TASK OBJECTIVE
Find the line in the material below that contains "Given this setup, evaluate", then give it again, with all later lines, exactly as shown.

Start of TASK MATERIAL

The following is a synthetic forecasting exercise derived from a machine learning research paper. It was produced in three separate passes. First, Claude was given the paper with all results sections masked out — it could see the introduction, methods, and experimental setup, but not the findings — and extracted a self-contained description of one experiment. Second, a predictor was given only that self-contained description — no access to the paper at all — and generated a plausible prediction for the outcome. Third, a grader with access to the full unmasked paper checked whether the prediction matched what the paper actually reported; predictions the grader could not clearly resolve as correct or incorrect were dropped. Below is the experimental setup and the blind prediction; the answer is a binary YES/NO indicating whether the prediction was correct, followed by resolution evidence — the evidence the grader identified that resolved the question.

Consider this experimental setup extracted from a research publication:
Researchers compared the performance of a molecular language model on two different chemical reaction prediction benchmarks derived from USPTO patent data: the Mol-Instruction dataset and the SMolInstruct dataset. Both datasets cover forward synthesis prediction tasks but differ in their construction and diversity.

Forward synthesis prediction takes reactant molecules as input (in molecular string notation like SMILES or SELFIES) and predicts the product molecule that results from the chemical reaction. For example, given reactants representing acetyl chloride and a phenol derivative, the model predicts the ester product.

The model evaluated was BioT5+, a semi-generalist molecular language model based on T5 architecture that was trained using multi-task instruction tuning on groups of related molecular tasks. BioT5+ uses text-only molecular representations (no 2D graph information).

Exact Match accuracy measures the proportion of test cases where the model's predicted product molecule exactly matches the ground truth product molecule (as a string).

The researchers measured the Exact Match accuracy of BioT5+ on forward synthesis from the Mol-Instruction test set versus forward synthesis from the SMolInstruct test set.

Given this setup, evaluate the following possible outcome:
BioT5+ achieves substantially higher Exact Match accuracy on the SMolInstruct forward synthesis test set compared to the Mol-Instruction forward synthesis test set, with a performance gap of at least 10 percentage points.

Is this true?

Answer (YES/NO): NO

End of TASK MATERIAL

TASK ANSWER
Given this setup, evaluate the following possible outcome:
BioT5+ achieves substantially higher Exact Match accuracy on the SMolInstruct forward synthesis test set compared to the Mol-Instruction forward synthesis test set, with a performance gap of at least 10 percentage points.

Is this true?

Answer (YES/NO): NO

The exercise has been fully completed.